It's very hard for me to feel like a real man when I consistently fail at the one thing I feel I should just know how to do as a man - find a mate.

To top it off, my best friend went from a terrible relationship where the woman treated him badly to finding his soulmate after ONE WEEK on a dating website a whopping two months after his terrible relationship ended. Talk about an easy do-over. This wonderful relationship was basically handed to him.

I know I shouldn't compare our situations, but he is my best friend. Of course I'm going to compare. I've never had such a close-up view of what a good relationship looks like, and it's infuriating to see how happy I COULD be if I was as lucky as he is.

I don't know...sometimes this whole thing feels like a demented test. I keep trying to find some meaning in all of this pain, but it just feels like needless cruelty at this point.

I saw some quote online that basically said that everything else in your life can be terrible, but if you have a good relationship, you feel like you're on top of the world. When things are good in terms of love, your life overall is good.

Unfortunately, as I've found, this also seems to work the other way around. Everything else in your life can be great, but if you want a good relationship, you feel nothing but pain. When things are bad in terms of love, your life overall is bad.

At least, that's how it's been for me. The pain of my heart trumps all.

Guess I have to keep trying until my 'lucky day' comes along. EVERYTHING just hurts right now. Can't wait for this to be over.
 
LonelyGuy1 said:
To top it off, my best friend went from a terrible relationship where the woman treated him badly to finding his soulmate after ONE WEEK on a dating website a whopping two months after his terrible relationship ended. Talk about an easy do-over. This wonderful relationship was basically handed to him.

I know I shouldn't compare our situations, but he is my best friend. Of course I'm going to compare. I've never had such a close-up view of what a good relationship looks like, and it's infuriating to see how happy I COULD be if I was as lucky as he is.

I don't want to say anything horrible about your friend's relationship, because I surely don't know about it, but that would be my point to you. It's greener grass on the other side of the fence to you because that's what you'd like to have. But we truly never know what's going on behind closed doors. In many situations, one would see happy go-lucky people in a warm, loving environment - but what goes on in the privacy of their lives could be something completely different.

I'm not saying that this is how your friend's relationship is; I'm simply saying that it's quite the situation in many other relationships.
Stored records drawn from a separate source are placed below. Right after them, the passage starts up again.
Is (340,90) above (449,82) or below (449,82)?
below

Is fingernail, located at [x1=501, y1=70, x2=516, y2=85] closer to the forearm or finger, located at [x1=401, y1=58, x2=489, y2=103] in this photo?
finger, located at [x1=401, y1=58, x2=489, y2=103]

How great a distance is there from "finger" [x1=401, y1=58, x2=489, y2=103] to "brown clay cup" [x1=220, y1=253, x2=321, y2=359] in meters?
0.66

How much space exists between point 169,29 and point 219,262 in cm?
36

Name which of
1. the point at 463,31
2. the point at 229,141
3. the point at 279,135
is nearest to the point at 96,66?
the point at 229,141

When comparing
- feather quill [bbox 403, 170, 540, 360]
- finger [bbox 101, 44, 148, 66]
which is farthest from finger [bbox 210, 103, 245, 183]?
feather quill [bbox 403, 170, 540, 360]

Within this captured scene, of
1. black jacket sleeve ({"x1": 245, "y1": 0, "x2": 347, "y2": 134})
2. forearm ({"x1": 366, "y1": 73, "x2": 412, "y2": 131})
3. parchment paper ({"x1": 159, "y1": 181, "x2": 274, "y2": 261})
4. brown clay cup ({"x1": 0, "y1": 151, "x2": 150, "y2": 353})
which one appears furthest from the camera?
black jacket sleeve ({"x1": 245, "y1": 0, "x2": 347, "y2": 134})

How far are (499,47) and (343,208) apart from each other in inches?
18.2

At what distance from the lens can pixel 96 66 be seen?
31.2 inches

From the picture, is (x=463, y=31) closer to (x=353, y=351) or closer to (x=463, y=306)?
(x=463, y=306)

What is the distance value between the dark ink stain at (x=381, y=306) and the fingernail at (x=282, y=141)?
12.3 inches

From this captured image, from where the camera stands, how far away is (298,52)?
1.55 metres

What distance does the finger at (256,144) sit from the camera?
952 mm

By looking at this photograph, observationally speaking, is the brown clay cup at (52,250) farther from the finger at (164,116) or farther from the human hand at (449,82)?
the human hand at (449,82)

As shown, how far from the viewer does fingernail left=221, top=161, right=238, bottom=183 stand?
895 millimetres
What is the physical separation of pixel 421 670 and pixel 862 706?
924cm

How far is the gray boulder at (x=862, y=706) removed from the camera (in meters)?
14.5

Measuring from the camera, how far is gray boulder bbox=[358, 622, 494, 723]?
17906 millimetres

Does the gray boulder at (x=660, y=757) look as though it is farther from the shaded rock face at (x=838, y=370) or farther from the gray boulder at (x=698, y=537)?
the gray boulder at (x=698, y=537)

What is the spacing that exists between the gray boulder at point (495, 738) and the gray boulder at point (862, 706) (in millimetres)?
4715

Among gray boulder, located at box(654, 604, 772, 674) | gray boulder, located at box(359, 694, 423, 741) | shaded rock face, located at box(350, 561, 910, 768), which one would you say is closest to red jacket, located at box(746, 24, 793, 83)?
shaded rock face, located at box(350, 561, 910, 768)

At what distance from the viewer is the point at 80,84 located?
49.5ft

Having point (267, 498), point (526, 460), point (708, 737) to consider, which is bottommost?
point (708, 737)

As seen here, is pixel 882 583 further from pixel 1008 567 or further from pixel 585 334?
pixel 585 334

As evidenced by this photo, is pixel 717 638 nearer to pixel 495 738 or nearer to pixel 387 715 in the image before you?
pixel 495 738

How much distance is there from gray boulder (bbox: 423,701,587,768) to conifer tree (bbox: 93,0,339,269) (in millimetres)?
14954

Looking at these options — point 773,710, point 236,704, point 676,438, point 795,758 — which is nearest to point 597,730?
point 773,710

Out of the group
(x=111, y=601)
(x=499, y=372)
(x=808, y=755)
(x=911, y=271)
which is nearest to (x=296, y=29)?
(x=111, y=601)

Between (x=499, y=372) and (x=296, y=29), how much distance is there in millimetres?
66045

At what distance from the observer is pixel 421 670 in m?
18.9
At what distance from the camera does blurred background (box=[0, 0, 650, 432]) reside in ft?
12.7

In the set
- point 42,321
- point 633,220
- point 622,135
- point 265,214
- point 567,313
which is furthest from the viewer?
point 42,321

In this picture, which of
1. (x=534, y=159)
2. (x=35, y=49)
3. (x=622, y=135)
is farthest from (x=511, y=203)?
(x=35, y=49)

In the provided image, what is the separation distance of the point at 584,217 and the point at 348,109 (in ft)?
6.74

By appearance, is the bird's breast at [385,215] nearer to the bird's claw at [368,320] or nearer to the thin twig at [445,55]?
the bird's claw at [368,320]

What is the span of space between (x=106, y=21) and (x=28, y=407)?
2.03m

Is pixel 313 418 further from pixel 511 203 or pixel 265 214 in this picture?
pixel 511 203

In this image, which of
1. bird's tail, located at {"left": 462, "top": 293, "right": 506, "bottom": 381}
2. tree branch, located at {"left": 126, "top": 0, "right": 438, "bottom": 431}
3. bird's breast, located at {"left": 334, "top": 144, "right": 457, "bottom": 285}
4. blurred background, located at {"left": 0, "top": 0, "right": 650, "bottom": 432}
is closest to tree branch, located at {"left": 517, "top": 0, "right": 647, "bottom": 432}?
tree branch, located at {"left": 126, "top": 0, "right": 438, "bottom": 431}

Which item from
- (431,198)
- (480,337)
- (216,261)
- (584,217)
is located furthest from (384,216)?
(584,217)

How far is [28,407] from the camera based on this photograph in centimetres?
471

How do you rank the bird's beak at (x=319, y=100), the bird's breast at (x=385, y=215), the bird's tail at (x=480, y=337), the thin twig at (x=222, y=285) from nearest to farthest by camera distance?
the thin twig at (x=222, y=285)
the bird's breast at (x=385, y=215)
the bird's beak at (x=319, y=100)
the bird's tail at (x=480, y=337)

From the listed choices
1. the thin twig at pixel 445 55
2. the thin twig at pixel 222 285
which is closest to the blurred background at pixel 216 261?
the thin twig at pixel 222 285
I don't particularly think it was handed to him quite like how you'd imagine either. You have to remember, through your own words, he suffered in a bad relationship prior to this good one. So, things weren't a walk in the park for him either, regardless of if his life seems good now.
 
Hi just a thought, your post screams of how desperate you feel. Women pick up on this, and it can be an instant turn off.

Have you thought instead of putting what you will do and how you will treat the love of your life when you meet her, instead of your own needs first. Because when given the chance to be in a successful relationship you need to think of each others needs just as importantly as your own.
 
i have to say, being much older, I feel for the OP. So many dreams I had won't happen now and that makes me depressed and lonley nearly all the time.

However, you have to respect your own needs first, no matter how much you ache for a partner. Being selfless puts a target on your back to be taken advantage of by messed up ladies, those who play games for their own pleasure, or due to personality disorders (ladies who attract and then abandon or discard men as they see fit).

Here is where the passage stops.